Home > Net >  Python: take email_list and remove duplicate usernames, append to new update_list?
Python: take email_list and remove duplicate usernames, append to new update_list?

Time:11-17

How do you take an email_list with emails in the format [email protected] and append unique names to a new update_list? I would use this update_list and convert it to CamelCase, but I'm not sure how to take only part of an index to search for duplicates. Is there some way to use regex?
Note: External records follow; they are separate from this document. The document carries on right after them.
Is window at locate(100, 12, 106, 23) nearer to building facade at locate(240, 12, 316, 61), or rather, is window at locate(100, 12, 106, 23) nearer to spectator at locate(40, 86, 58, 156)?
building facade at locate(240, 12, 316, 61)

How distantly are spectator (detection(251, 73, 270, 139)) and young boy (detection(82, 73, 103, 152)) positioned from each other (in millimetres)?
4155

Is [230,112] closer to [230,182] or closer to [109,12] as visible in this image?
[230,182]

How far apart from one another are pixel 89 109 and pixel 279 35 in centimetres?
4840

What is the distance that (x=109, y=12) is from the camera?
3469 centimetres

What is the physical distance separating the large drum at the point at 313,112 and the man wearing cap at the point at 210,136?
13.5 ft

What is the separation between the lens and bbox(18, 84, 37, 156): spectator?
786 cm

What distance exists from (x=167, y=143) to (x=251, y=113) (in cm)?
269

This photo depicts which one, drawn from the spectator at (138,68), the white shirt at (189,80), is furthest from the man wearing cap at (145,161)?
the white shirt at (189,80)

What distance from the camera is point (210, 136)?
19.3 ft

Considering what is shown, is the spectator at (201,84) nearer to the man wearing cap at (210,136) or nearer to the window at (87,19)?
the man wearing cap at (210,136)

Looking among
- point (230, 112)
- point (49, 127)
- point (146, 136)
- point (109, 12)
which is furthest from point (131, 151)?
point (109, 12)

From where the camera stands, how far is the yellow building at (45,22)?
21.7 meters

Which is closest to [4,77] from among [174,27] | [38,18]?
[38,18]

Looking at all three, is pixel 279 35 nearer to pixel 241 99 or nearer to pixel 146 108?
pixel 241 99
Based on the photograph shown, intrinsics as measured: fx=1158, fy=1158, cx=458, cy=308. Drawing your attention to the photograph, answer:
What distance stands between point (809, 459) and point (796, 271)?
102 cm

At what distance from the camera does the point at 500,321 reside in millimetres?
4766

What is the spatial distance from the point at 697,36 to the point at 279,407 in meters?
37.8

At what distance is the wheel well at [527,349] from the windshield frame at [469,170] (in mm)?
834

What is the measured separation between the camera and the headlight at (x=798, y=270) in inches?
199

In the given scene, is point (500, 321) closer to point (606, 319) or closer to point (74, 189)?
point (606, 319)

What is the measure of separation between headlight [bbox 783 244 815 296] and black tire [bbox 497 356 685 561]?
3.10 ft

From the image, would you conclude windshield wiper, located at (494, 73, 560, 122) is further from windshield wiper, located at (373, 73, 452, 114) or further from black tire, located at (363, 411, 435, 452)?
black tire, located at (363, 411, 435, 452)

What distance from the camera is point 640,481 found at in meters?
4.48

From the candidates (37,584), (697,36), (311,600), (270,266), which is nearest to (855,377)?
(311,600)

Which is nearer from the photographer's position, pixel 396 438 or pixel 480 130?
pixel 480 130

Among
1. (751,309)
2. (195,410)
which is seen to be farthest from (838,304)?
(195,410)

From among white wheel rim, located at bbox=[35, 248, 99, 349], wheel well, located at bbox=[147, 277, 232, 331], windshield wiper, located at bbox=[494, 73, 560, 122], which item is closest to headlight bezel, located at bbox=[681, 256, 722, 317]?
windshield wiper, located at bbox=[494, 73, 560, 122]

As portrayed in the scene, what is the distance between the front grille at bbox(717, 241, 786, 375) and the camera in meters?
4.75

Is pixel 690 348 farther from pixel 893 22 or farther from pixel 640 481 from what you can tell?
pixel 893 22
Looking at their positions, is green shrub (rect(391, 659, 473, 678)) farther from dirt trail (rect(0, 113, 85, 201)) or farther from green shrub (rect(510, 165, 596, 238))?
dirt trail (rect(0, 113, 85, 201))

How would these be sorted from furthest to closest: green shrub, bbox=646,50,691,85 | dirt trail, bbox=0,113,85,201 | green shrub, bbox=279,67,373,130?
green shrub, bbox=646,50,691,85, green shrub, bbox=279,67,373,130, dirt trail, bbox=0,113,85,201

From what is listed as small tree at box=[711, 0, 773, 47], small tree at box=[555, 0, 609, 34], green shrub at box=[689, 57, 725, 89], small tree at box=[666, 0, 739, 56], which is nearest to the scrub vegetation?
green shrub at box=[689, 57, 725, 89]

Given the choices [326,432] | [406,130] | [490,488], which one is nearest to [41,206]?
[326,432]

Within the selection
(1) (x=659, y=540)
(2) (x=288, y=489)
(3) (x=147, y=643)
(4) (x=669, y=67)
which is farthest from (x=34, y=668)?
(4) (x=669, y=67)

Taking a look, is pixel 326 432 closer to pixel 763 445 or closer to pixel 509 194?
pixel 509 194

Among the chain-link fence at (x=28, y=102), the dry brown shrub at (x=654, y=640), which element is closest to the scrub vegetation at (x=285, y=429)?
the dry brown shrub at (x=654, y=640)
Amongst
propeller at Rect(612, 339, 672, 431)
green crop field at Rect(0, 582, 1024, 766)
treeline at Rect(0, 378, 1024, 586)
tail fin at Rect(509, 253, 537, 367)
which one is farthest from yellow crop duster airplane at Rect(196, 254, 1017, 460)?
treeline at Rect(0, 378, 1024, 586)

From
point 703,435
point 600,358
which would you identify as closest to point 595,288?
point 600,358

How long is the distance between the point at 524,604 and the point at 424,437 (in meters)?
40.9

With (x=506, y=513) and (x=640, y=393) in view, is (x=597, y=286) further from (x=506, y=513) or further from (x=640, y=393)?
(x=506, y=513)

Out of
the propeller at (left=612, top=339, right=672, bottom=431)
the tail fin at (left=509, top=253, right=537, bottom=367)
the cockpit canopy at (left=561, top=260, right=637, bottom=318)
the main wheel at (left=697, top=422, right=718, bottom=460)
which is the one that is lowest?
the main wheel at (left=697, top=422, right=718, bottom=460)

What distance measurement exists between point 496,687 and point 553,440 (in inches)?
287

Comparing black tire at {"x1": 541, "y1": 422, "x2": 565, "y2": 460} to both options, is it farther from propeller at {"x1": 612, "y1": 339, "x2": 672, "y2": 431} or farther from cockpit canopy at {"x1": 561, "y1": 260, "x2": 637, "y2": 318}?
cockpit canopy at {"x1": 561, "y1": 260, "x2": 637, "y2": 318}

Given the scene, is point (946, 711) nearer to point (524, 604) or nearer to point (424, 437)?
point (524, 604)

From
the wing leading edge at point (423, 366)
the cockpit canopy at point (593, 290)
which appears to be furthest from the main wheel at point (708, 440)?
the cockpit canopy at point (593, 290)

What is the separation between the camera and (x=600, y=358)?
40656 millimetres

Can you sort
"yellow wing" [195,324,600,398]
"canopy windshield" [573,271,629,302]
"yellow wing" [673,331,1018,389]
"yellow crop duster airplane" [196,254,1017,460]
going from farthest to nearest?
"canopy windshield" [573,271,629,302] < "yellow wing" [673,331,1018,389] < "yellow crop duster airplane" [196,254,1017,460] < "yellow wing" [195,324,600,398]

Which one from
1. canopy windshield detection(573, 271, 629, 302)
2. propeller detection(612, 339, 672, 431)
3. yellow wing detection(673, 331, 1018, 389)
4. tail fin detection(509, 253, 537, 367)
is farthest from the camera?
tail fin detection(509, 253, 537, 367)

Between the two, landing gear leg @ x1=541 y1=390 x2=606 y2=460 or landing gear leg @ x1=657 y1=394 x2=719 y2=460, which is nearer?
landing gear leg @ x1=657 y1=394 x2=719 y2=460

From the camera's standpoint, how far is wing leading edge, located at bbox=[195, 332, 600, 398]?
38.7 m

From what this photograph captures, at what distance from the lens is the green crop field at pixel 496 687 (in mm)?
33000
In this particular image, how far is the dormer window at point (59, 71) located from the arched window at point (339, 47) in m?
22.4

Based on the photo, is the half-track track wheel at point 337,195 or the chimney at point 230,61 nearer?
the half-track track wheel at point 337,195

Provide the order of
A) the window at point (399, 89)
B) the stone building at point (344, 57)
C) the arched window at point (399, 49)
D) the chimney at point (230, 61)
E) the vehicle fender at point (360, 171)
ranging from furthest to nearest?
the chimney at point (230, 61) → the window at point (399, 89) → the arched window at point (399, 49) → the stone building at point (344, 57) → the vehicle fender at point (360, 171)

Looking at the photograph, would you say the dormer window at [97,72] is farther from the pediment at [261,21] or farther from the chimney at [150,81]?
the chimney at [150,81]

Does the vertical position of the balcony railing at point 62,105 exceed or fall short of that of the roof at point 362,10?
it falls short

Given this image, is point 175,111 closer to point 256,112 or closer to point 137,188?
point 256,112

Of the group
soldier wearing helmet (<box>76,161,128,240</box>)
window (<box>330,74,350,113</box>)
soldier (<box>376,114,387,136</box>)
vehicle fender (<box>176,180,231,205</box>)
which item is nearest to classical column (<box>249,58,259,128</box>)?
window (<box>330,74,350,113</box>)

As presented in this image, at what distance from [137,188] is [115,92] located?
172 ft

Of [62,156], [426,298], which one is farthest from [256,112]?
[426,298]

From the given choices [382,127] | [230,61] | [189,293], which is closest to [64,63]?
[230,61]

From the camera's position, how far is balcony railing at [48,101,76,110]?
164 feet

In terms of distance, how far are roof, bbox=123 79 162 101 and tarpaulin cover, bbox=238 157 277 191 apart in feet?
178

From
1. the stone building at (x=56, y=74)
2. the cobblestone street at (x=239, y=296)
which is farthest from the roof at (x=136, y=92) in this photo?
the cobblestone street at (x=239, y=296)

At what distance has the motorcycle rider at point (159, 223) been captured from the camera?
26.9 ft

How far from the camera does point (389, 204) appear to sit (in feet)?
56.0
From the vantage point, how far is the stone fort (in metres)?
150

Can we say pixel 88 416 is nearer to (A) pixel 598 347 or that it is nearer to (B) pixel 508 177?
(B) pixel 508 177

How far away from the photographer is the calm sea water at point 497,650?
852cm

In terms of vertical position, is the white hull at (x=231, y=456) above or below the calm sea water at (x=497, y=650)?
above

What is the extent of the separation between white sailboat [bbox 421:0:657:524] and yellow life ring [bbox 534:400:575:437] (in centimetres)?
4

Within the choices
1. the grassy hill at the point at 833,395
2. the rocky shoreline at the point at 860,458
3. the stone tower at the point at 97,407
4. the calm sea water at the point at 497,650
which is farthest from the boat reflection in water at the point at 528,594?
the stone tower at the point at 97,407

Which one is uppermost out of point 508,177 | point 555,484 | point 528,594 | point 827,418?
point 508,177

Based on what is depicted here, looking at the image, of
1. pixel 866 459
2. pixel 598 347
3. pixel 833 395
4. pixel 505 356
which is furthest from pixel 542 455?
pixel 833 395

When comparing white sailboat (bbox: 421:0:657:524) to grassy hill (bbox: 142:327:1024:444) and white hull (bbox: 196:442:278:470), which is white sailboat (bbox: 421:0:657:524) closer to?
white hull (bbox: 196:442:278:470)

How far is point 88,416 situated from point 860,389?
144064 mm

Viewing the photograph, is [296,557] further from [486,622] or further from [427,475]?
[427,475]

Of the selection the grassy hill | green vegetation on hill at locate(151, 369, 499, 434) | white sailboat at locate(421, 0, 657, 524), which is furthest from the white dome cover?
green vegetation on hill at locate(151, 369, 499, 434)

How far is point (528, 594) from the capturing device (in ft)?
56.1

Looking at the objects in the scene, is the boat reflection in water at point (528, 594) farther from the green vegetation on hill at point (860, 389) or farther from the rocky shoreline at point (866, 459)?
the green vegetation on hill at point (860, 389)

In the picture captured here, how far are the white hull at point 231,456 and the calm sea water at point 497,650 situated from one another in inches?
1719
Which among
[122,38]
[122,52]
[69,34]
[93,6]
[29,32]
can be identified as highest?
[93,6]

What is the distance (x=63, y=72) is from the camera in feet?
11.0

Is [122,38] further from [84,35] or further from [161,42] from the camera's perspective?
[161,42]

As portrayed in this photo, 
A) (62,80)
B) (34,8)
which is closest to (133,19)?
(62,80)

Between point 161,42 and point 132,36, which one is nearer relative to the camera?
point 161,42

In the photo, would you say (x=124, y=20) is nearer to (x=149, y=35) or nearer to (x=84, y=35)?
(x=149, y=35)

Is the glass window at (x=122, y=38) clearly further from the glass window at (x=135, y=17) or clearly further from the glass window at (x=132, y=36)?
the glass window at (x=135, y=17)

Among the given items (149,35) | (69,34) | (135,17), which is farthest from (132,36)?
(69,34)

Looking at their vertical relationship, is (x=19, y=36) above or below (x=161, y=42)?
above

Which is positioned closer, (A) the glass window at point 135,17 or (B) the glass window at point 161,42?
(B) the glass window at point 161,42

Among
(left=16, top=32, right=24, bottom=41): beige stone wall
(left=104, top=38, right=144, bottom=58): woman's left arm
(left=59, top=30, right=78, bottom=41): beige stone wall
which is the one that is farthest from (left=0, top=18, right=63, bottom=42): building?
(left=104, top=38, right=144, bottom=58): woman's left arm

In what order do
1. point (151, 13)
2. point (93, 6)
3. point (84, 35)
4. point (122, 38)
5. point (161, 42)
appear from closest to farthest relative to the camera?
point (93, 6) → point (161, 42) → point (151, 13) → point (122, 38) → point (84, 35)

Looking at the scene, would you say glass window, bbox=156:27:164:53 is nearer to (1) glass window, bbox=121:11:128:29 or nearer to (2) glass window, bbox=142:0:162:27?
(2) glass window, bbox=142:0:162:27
Keep getting TpeError: expected string or bytes-like object.

import re

input_list = []
email_list = []
dup_email_list = []
domain_gmail = []
domain_outlook = []
dup_domain_gmail = []
dup_domain_outlook = []
update_list = []
camel_list = []
n = 0

while n < 5:
    input_list = []
    email = []
    # input_string split by ','; ignores whitespace
    input_string = input('enter first, last name, ID and email domain: ')
    if input_string == 'done':
        n=5
        break
    else:
        input_list = [x.strip() for x in input_string.split(',')]
        print(input_list)
    # convert input_list into email format [email protected]
    email = "{0}.{1}@{3}.com".format(*input_list)
    # convert email to lowercase
    email_lower =email.lower()
    print(email)
    # check ID validity (9 digits)
    if input_list[2].isdigit() and len(input_list[2]) == 9:
        print('valid ID')
        continue
    else:
        print('invalid ID')
        n = 0
    # check domain validity (gmail or outlook)
    if input_list[3] == 'gmail':
        email_list.append(email)
        domain_gmail.append(email)
        n = 0
    elif input_list[3] == 'outlook':
        email_list.append(email)
        domain_outlook.append(email)
        n = 0
    else:
        print('invalid domain!')
        n = 0
if n == 5:
    # append unique email_list indexes to dup_email_list
    for x in email_list:
        if x not in dup_email_list:
            dup_email_list.append(x)
    # append unique emails from domain_gmail to new list
    for x in domain_gmail:
        if x not in dup_domain_gmail:
            dup_domain_gmail.append(x)
    # append unique emails from domain_outlook to new list
    for x in domain_outlook:
        if x not in dup_domain_outlook:
            dup_domain_outlook.append(x)
    # append dup_email_list to update_list
    for string in dup_email_list:
       update_list = re.match(r'[a-z]{1}[.]{1}[a-z]{1}', dup_email_list)
    # append names from update_list to camel_list in CamelCase format FirstLast
    for x in dup_email_list:
        while i < len.update_list[i]:
            camel_list = re.split(r'[a-z]{1}[.]{1}[a-z]{1}', dup_email_list)
    # print cases
    print('mail list: ', dup_email_list)
    print('After grouping: ', dup_domain_gmail, dup_domain_outlook)
    print('After updating: ', update_list)
    print('CamelCase list: ', camel_list)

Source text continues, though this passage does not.